They could have waited until Nov. 8 to vote on Election Day itself.
Or they could have mailed in their ballot from home.
But several of those who voted early and in person at the Morton Civic Center on Monday said this was simply a convenient day to fulfill what they saw as their duty as citizens.
“I always vote,” said John Timm, after casting his ballot on the day that early, in person voting began.
Susan Barrett-Kelly and her husband Peter Kelly are also regular voters.
Barrett-Kelly said the biggest motivation for her this year is that “democracy is at risk.”
With Evanston an overwhelmingly blue community, Christian Sorenson, of the Democratic Party of Evanston, found many sympathetic individuals as he passed out the DPOE’s sample ballot.
Sorenson said the first day of early voting saw a “very steady” number showing up, over 300, he was told by a poll worker, by mid-afternoon.
“Both parties are sick of each other. There’s not a lot of common ground,” Sorenson noted.
“People are motivated to come out for their team,” he added.
The gubernatorial race between incumbent Democrat J.B. Pritzker and Republican challenger Darren Bailey has been particularly nasty.
An Evanston-specific ballot issue, changing to a ranked-choice system of voting for municipal offices, has been fairly low key.
While the Civic Center is the only early, in-person voting site in Evanston, the County Clerk’s office says there are more than 50 such sites countywide, where any suburban county resident can vote in advance of Election Day.
On Nov. 8, Election Day, voters must cast ballots at their own individual precincts.
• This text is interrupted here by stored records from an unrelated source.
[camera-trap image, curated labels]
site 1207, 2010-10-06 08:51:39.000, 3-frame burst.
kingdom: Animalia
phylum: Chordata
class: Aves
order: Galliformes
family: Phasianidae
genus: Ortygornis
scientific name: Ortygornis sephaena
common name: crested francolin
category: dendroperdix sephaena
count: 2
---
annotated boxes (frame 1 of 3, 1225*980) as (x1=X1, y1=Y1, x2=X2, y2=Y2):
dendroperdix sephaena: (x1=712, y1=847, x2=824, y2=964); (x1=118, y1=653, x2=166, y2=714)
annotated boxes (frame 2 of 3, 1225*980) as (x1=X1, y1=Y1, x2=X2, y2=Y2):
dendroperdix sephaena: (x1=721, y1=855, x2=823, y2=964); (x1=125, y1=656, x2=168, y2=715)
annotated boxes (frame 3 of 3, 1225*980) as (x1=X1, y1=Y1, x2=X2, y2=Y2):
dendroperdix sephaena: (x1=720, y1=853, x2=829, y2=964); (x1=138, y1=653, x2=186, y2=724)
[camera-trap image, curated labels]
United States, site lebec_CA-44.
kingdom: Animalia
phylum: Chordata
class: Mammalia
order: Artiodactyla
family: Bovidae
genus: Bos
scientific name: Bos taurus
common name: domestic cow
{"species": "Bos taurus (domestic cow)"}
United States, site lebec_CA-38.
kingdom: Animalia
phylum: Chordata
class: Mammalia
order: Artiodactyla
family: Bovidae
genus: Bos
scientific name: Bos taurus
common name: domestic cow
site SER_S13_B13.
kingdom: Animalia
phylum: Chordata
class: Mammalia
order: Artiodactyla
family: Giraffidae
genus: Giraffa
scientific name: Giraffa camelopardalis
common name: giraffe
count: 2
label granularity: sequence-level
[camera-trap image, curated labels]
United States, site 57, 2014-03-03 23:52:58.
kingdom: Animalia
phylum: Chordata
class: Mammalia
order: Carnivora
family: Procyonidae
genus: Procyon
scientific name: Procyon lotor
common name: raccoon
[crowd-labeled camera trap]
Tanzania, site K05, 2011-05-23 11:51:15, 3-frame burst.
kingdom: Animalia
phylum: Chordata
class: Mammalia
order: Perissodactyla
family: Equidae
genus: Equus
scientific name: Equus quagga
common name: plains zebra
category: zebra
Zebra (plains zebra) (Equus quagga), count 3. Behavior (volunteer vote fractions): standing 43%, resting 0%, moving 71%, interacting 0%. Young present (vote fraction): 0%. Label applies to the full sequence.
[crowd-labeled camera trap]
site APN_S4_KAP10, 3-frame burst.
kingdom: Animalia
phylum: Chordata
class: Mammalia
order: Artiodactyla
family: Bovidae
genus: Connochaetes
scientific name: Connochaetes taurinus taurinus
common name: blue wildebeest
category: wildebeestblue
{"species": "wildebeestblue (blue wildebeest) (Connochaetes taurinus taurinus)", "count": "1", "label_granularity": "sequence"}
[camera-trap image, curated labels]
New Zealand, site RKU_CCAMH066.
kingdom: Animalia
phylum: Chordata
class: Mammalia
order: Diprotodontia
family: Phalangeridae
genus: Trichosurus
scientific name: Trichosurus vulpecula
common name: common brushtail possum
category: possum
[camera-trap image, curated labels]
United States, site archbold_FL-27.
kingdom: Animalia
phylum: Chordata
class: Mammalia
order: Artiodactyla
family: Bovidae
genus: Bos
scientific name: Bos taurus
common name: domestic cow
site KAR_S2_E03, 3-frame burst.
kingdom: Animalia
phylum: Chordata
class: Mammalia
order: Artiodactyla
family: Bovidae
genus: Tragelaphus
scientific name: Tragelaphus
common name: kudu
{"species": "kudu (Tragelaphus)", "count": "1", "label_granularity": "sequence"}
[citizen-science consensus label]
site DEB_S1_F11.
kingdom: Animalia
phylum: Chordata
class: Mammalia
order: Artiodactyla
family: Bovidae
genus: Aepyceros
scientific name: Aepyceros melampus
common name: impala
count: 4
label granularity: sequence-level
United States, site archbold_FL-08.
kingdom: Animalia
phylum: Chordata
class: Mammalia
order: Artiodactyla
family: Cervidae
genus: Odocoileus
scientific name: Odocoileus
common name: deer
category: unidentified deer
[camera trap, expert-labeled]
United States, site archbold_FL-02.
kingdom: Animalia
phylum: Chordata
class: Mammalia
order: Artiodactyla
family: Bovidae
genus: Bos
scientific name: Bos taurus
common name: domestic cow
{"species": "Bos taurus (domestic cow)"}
More information about on early voting, getting a mail-in ballot, or other election issues is available on the County Clerk’s website.
Update 9 a.m. 10/25/22: The Cook County Clerk’s office says 505 people voted at the Civic Center on Monday, the first day of in-person early voting.
That’s less than the 620 who cast ballots at the Civic Center on the first day of early voting in the last gubernatorial election four years ago.